Avionics is by nature a mature market, requiring the use of validated system solution: safety is an absolute requirement, innovative systems require stringent qualification phase. That’s why the very fast adoption of drones as alternative solution for human piloted planes is impressive. It took 10 years or so for drones to be widely developed and used for applications ranging from war to entertainment, pricing ranging from a few $100’s to several 100’s of $K. But, even if we consider consumer oriented, rather cheap drones, the processing needs require using not only high performance but also versatile MCU, able to manage gyroscope, accelerator, geomagnetic sensor, GPS, rotational station, 4 to 6 axis control, optical flow and so on.
When I was designing for Avionics, namely the electronic CFM56 motor control (this reactor being jointly developed by GE in the US and Snecma in France was the WW leader, equipping Boeing and Airbus planes), the CPU was a multi-hundred dollar Motorola 68020, leading to $20 per MIPS cost! I don’t precisely know the ATMEL SAM E70 price (I would guess that it cost a few dollars) but that I know is that the MCU is offering an excess of 600 DMIPS. This very high performance as well as the very large on-chip memory size, up to 384 Kbytes SRAM and 2 Mbytes Flash are the main reasons why this MCU has been selected to support the “Drone with integrated navigation control to avoid obstacle and improve stability”.
In fact the key design requirements for this application were: +600 DMIPS, Camera sensor interface, Dual ADC and PWM for motor control, Dual CAN and small package offering. Looking at the block diagram below helps linking the MCU features with the various application capabilities: Gyroscope (SPI), Accelerator (SPI x2), Geomagnetic sensor (I2C x2), GPS (UART), 1 or 2 channel rotational station (UART x2), 4/6 axis control communication (CAN x2), Voltage/current (ADC), Analog sensor (ADC), Optical Flow sensor (through Image Sensor Interface or ISI) and Pulse Width Modulator (PWM x8) to support rotational station and 4/6 axis speed PWM control.

### Information shown
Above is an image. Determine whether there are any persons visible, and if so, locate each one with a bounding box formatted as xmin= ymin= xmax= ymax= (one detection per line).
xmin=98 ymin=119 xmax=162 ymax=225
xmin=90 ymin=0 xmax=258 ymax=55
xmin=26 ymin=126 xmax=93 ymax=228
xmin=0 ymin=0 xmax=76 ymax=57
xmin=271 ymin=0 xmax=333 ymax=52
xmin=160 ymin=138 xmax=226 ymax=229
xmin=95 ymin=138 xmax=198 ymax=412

### Task statement
Can you set down, word for word, the part of the drone MCU text above that opens with the words containing "Avionics is by" and closes with "flow and so on."?

### Solution for this problem
Avionics is by nature a mature market, requiring the use of validated system solution: safety is an absolute requirement, innovative systems require stringent qualification phase. That’s why the very fast adoption of drones as alternative solution for human piloted planes is impressive. It took 10 years or so for drones to be widely developed and used for applications ranging from war to entertainment, pricing ranging from a few $100’s to several 100’s of $K. But, even if we consider consumer oriented, rather cheap drones, the processing needs require using not only high performance but also versatile MCU, able to manage gyroscope, accelerator, geomagnetic sensor, GPS, rotational station, 4 to 6 axis control, optical flow and so on.